What's important is the relevance of the company, of the mission, of the scope embraced and resulting achievements. This should be reported in such a manner that any outsider grasps the impact/contribution that person made to what was relevant to the enterprise´s continued growth not only provides factual information that one can envision might repeat itself (given the context) but DEMONSTRATES competencies, i.e., one couldn´t have reaped results without being a strong leader, for instance.

Competencies are tested via assorted techniques and cross-checked with references. I always advise folks to collect 360 feedback from clients, suppliers, peers, subordinates, study pals and so forth cause it´s helpful for self-improvement purposes. It´s about how you are perceived, replaces skills and competency statements and once posted on LinkedIn for instance, eases cross-checks.
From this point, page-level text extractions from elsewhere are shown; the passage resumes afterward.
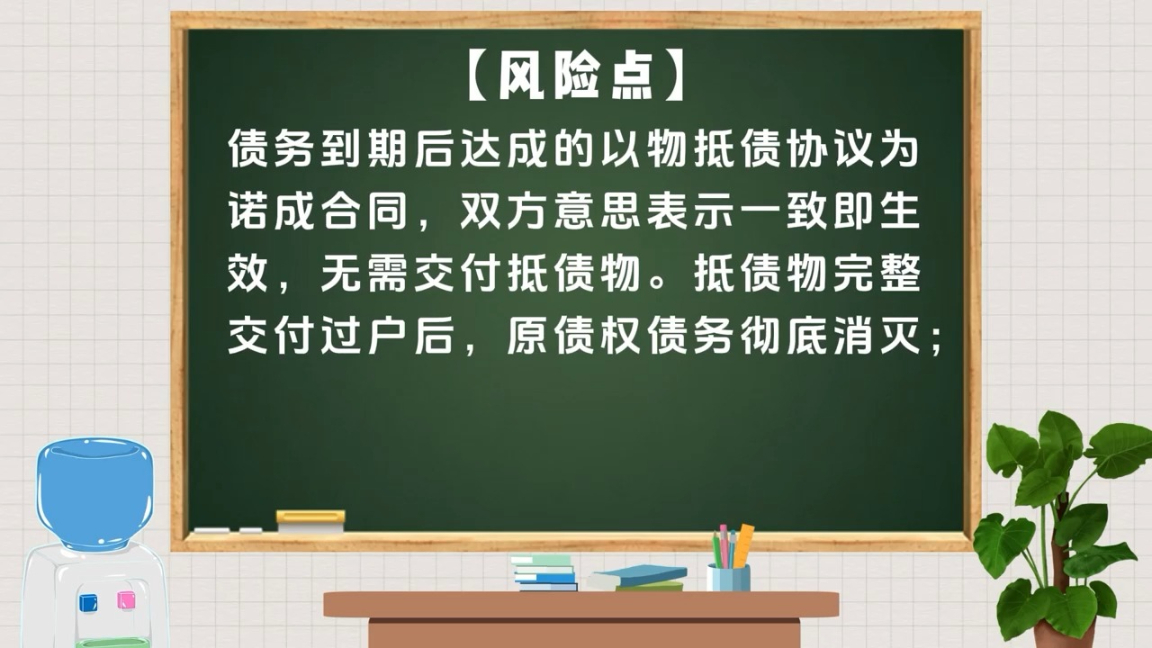 【风险点】

债务到期后达成的以物抵债协议为诺成合同，双方意思表示一致即生效，无需交付抵债物。抵债物完整交付过户后，原债权债务彻底消灭；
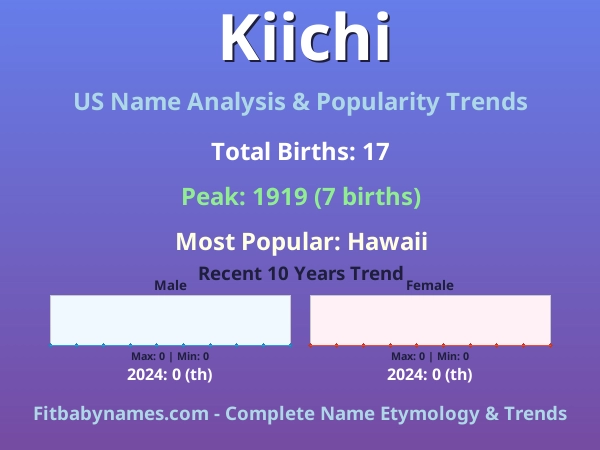 Kiichi

US Name Analysis & Popularity Trends

Total Births: 17

Peak: 1919 (7 births)

Most Popular: Hawaii

Recent 10 Years Trend

Male

Max: 0 | Min: 0

2024: 0 (th)

Female

Max: 0 | Min: 0

2024: 0 (th)

Fitbabynames.com - Complete Name Etymology & Trends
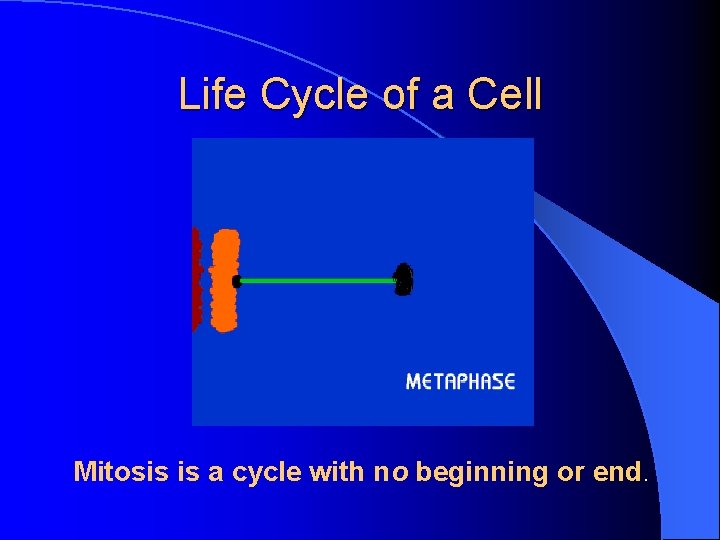 Life Cycle of a Cell

METAPHASE

Mitosis is a cycle with no beginning or end.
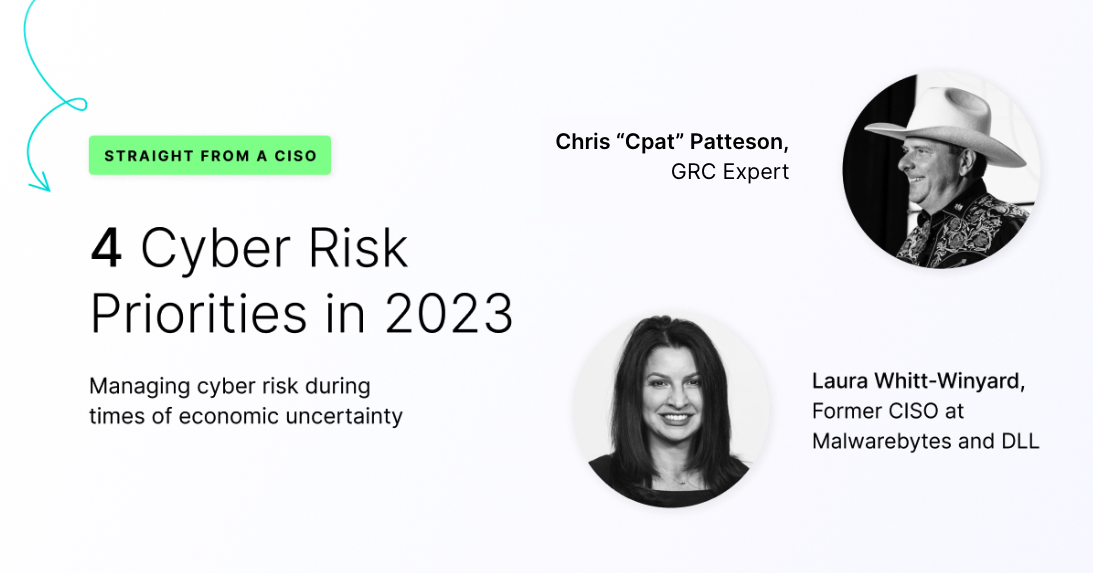 STRAIGHT FROM A CISO

4 Cyber Risk Priorities in 2023

Managing cyber risk during times of economic uncertainty

Chris “Cpat” Patteson,
GRC Expert

Laura Whitt-Winyard,
Former CISO at Malwarebytes and DLL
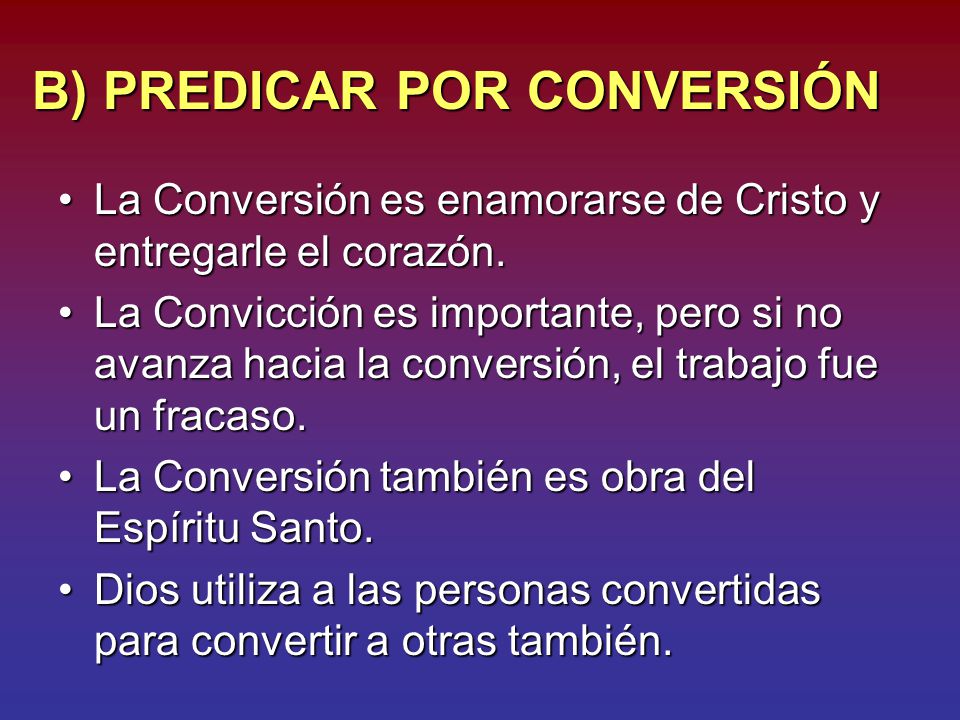 B) PREDICAR POR CONVERSIÓN

• La Conversión es enamorarse de Cristo y entregarle el corazón.
• La Convicción es importante, pero si no avanza hacia la conversión, el trabajo fue un fracaso.
• La Conversión también es obra del Espíritu Santo.
• Dios utiliza a las personas convertidas para convertir a otras también.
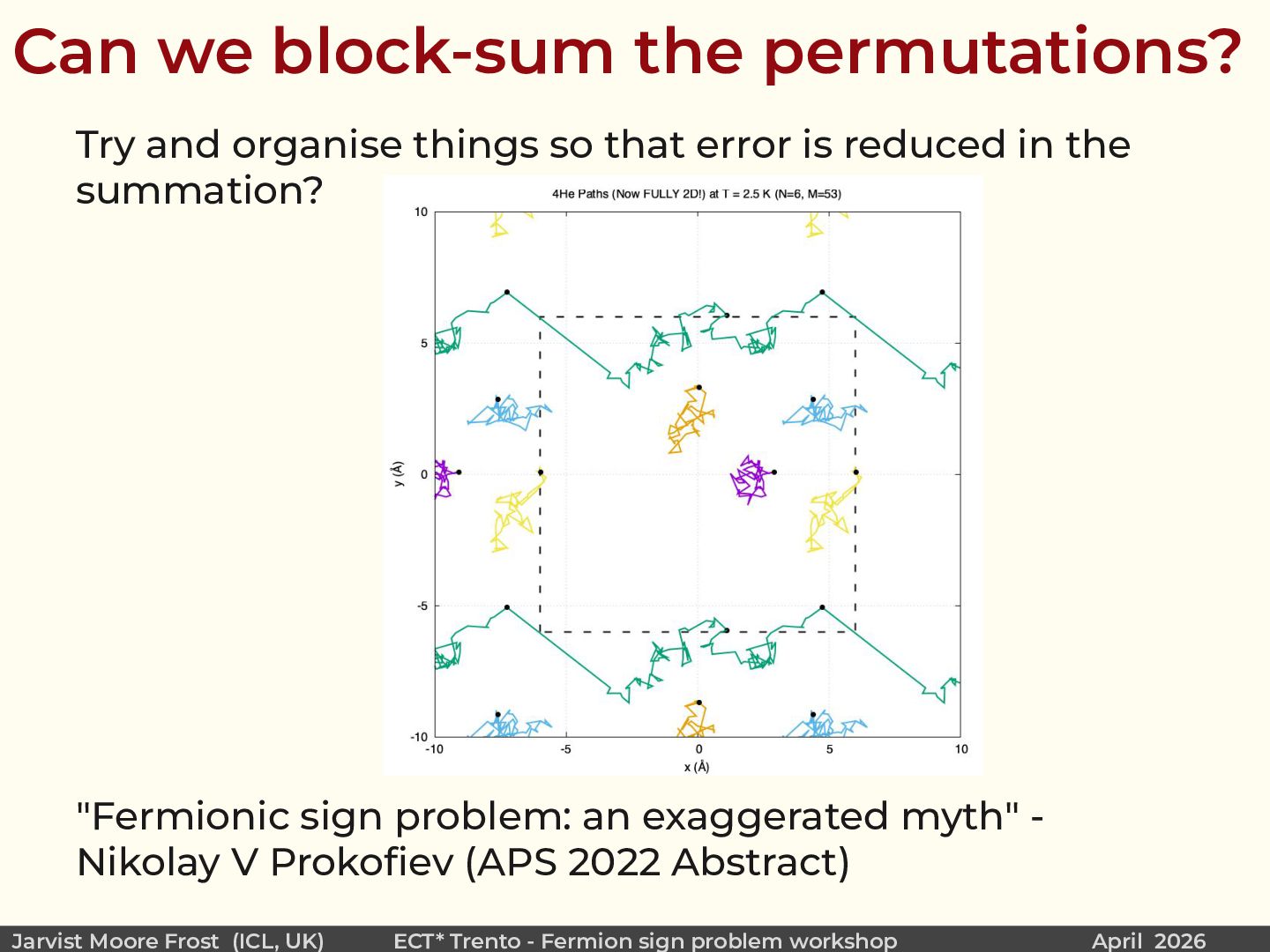 Can we block-sum the permutations?

Try and organise things so that error is reduced in the summation?

4He Paths (Now FULLY 2D!) at T = 2.5 K (N=6, M=53)

10
5
0
-5
-10
y (Å)

-10
-5
0
5
10
x (Å)

"Fermionic sign problem: an exaggerated myth" - Nikolay V Prokofiev (APS 2022 Abstract)

Jarvist Moore Frost (ICL, UK) ECT* Trento - Fermion sign problem workshop April 2026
The second point I´ve sort of mentioned earlier: it´s about your contributions, not the results themselves. I´ve come across statements such as "deployed roadshow at 7 countries" and found myself saying "So what?". Same for achievements that read "20% increase in gross revenues". Folks must realise readers are not acquainted with that context, that they are not statusing a peer and this is in alignment with what you mention about providing a short sentence on the company, the mission cause a very large local multinational at a given country may be entirely unknown to readers. For all I know, Coca-Cola and McDonald´s just might not ring bells at countries that take pride or rather their own or other brands.

Bottom line: the story must be told as if to a total stranger and almost everyone has faced that kind of situation in their social/family circles, for instance. I´ve been using the BSC approach with coachees to push them into telling their stories from a big picture perspective and its proven to be quite transformational. Many now grasp where their goals came from, what was the hidden agenda corporate strategy aimed at and they´ve become more aware of what ultimately matters and most importantly, how what they achieve impacts or matters. It is shaping more mature professionals and helps boost their self-esteem too.

In a nutshell, I´d add these two tips: refrain from using self-praising adjectives/listing skills and competencies (which sounds narcissistic/personal mktg "smoke") and let that emerge from the reported context plus endorsements and demonstrate assertive behaviour by reporting results from an impact/contribution perspective. After all, to me, the single question that interviews attempt to answer is: given that "we" have the context in hands, do I believe this candidate shall contribute with "us" and if so, to what extent. If a candidate is able to pick from his past experience sample situations (instead of telling the whole gory story) where he/she was able to CONTRIBUTE and demonstrates from his/her recent studies, readings and chats that he/she has envisioned what just might be some of "our" core challenges and uses our time to ask questions and refine that canvas, risks of their not being the "best fit" are mitigated and both just might start envisioning what Day 1 might feel and look like.

I´ve also been advising those who accept your 8 steps approach plus these two I mention, to join BlueSteps.